* TEKS HALAMAN:
──────────────────────────────

Potongan-potongan dari 38 kitab di Perjanjian Lama atau Alkitab Ibrani telah ditemukan. Hanya kitab Ester yang tidak ditemukan. Ada sejumlah potongan kecil bahasa Yunani dari gua 7 dilaporkan berisi sejumlah ayat-ayat dalam Injil Markus (4 fragmen), Kisah Para Rasul, Surat Roma, 1 Timotius, dan Yakobus, masing-masing 1 fragmen.


Kitab-kitab disusun menurut jumlah manuskrip yang ditemukan (11 kitab terbanyak)


Maknanya

Makna naskah-naskah ini masih diganggu oleh ketidakpastian mengenai waktu penulisan dan asal-usulnya.

Meskipun terdapat keterbatasan-keteratasan ini, naskah-naskah ini sudah cukup berharga bagi teks kritik. Sebelum ditemukannya Naskah laut Mati, manuskrip Alkitab tertua dalam bahasa Ibrani adalah teks-teks Masoret yang berasal dari abad ke-9. Manuskrip-manuskrip alkitab yang ditemukan di antara naskah-naskah Laut Mati mendorong tanggal itu menjadi lebih tua, yaitu abad ke-2 SM. Meskipun sebagian dari naskah Alkitab yang ditemukan di Qumran cukup besar bedanya dengan teks Masoret, kebanyakan ternyata tidak berbeda. Jadi, naskah-naskah itu memberikan varian-varian baru dan kemampuan untuk lebih percaya terhadap bacaan-bacaan itu apabila manuskrip-manuskrip Laut Mati itu sepakat dengan teks Masoret.

Lebih jauh, teks-teks sektarian dari Naskah Laut Mati, yang kebanyakan sebelumnya tidak diketahui, memberikan terang baru terhadap suatu bentuk Yudaisme yang dipraktikkan pada masa Bait Allah kedua.

Penemuan

Perjalanan modern naskah Laut Mati dari tangan orang-orang Beduin yang menemukannya ke Tim Internasional yang belakangan menyusunnya untuk memulai rekonstruksi dan penerjemahannya barangkali sama misterius dan luar biasanya dengan naskah-naskah itu sendiri. Semuanya dimulai, mungkin dengan tidak disangka-sangka, dengan seekor domba.

──────────────────────────────

* DATA YANG DIBERIKAN:
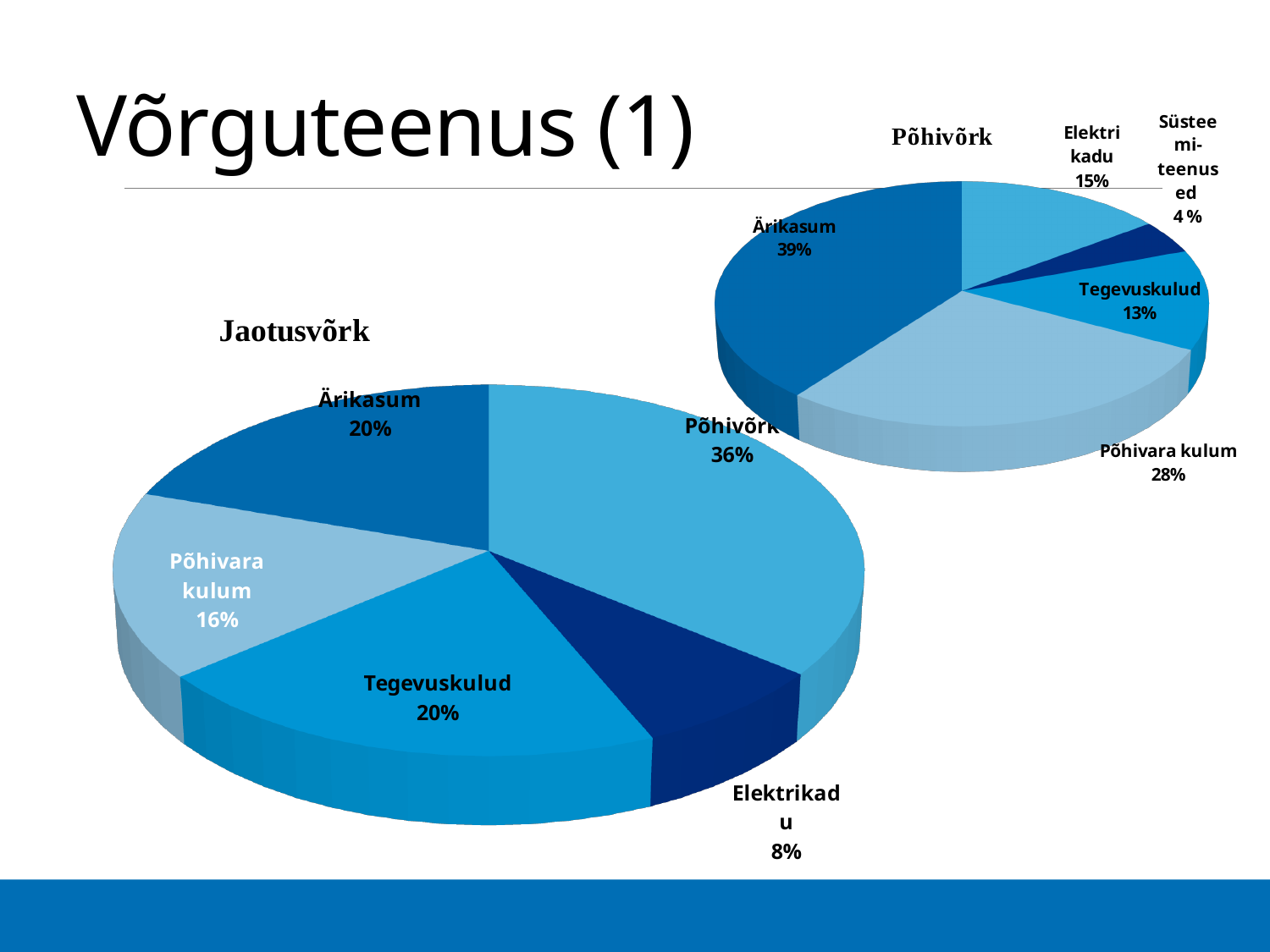
In the Jaotusvõrk chart, which slice is the largest? Põhivõrk In the Põhivõrk chart, what share does Tegevuskulud have? 13% In the Jaotusvõrk chart, which slice is the smallest? Elektrikadu In the Jaotusvõrk chart, what share does Põhivara kulum have? 16% In the Põhivõrk chart, what share does Ärikasum have? 39% In the Jaotusvõrk chart, what share does Elektrikadu have? 8% In the Jaotusvõrk chart, what share does Põhivõrk have? 36% In the Põhivõrk chart, which is larger, Elektrikadu or Tegevuskulud? Elektrikadu What kind of charts are shown on the slide? Pie charts In the Põhivõrk chart, which slice is the smallest? Süsteemiteenused In the Põhivõrk chart, what is the difference between the Põhivara kulum share and the Elektrikadu share? 13% In the Jaotusvõrk chart, how many slices does the pie have? 5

──────────────────────────────

* TINDAKAN YANG DIPERLUKAN:
**a)** Tuliskan kembali tanpa diubah seluruh bagian teks tentang Naskah Laut Mati, dari "Meskipun terdapat keterbatasan-keteratasan" terus sampai "dengan teks Masoret.".
**b)** Menurut teks tentang Naskah Laut Mati, satu-satunya kitab Perjanjian Lama yang tidak ditemukan adalah kitab apa?
Kerjakan hanya berdasarkan teks halaman, tanpa memakai materi.

* JAWABAN TUGAS:
**a)**
Meskipun terdapat keterbatasan-keteratasan ini, naskah-naskah ini sudah cukup berharga bagi teks kritik. Sebelum ditemukannya Naskah laut Mati, manuskrip Alkitab tertua dalam bahasa Ibrani adalah teks-teks Masoret yang berasal dari abad ke-9. Manuskrip-manuskrip alkitab yang ditemukan di antara naskah-naskah Laut Mati mendorong tanggal itu menjadi lebih tua, yaitu abad ke-2 SM. Meskipun sebagian dari naskah Alkitab yang ditemukan di Qumran cukup besar bedanya dengan teks Masoret, kebanyakan ternyata tidak berbeda. Jadi, naskah-naskah itu memberikan varian-varian baru dan kemampuan untuk lebih percaya terhadap bacaan-bacaan itu apabila manuskrip-manuskrip Laut Mati itu sepakat dengan teks Masoret.

**b)** Kitab Ester.